GIVEN PROBLEM 1:
Using the forum thread below, say whether each statement agrees with it. Answer yes or no for each, and quote the words that decide it.
(a) The NW2 came from a member of the forum and was new in the box.
(b) Greg Elmassian can scan his manual right away.
(c) One post says an air hose should be where the battery charging plug is.

EXCERPT:
# Need USA NW-2 Manual



## lathroum (Jan 2, 2008)

Wasn't sure where to put this but...

Got an NW2 for Christmas from the wife...
Was bought from a member on here.. new in the box...

But alas... no instructions... so I'm not sure where to put all the little bits...

can anyone make me a pdf?

USA trains does not have their manuals online...

thanks

Philip


----------



## Greg Elmassian (Jan 3, 2008)

I do have one somewhere, email me if you strike out. I'm on vacation and scanner at home is sheet fed, not "book type", so can't do it for a week or so. 

Use the USAT site to figure where most of the parts go might help. 

Regards, Greg


----------



## Dan Pierce (Jan 2, 2008)

http://www.usatrains.com/r22000parts.html 

This is a side view and parts list that should help you for most of the parts.


----------



## lvmosher (Jan 2, 2008)

Phillip, 
I'll look around for the manual.


----------



## lathroum (Jan 2, 2008)

THANKS for looking... by the way the loco could not be in better shape...

but I'm like the kids... I want to play with the new toys...


Philip


----------



## aceinspp (Jan 2, 2008)

NW 2 is one of the easiest to install the hand rails and front foot steps. I also have the manual if you need it. Later RJD


----------



## Paul Norton (Jan 8, 2008)

Most USA Trains locomotives have a detailed drawing on the box. I have often used that to check the location of the grab rails and other detail parts.

 
Ignore that battery charging plug. There should be an air hose in its place.


----------

RECORDED DATA:
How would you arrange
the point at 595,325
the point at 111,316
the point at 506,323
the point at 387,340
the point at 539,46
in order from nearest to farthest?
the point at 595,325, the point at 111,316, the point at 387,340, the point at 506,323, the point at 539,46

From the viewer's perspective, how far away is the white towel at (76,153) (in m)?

GIVEN PROBLEM 2: Reproduce every line of the listing above without any change.

COMPLETE ANSWER 1:
(a) Yes: "Was bought from a member on here.. new in the box..."
(b) No: "so can't do it for a week or so."
(c) Yes: "Ignore that battery charging plug. There should be an air hose in its place."

COMPLETE ANSWER 2:
How would you arrange
the point at 595,325
the point at 111,316
the point at 506,323
the point at 387,340
the point at 539,46
in order from nearest to farthest?
the point at 595,325, the point at 111,316, the point at 387,340, the point at 506,323, the point at 539,46

From the viewer's perspective, how far away is the white towel at (76,153) (in m)?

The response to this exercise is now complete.